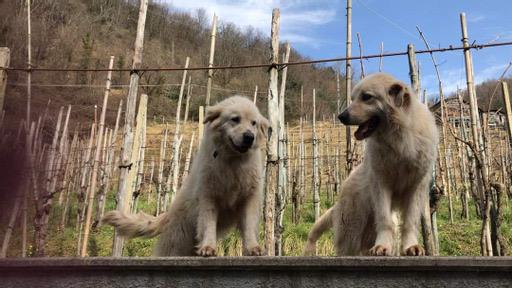 Pontecorvo/Storie a 4 Zampe – Ghiaccio e Fiorella: amicizia d'altri tempi!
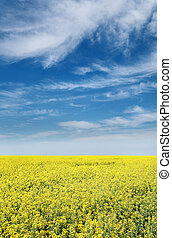 Agriculture, rapeseed - Colorful yellow oil rape in field ...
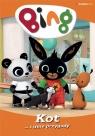Bing cz.2 Kot i inne przygody DVD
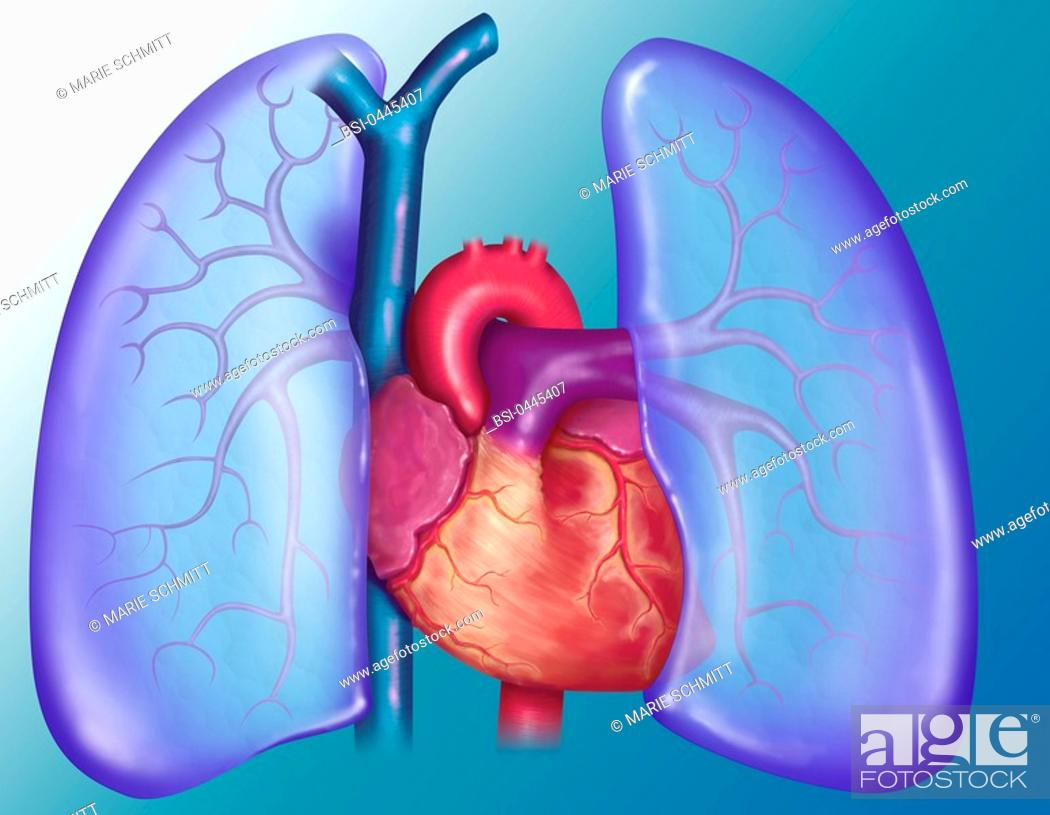 Anatomy of the heart and lungs outspread to let the heart visible ...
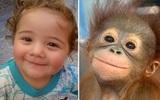 Loạt ảnh hài hước cho thấy trẻ con và động vật là cặp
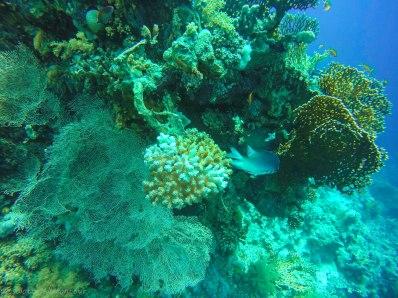 Colourful underwater world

+--

__TASK BRIEF__. Output exactly the lines from the one containing "Agriculture, rapeseed - Colorful" through the last line of the records above, both included, and leave out the pictures.

__WRITTEN SOLUTION__.
 Agriculture, rapeseed - Colorful yellow oil rape in field ...
Bing cz.2 Kot i inne przygody DVD
 Anatomy of the heart and lungs outspread to let the heart visible ...
 Loạt ảnh hài hước cho thấy trẻ con và động vật là cặp
 Colourful underwater world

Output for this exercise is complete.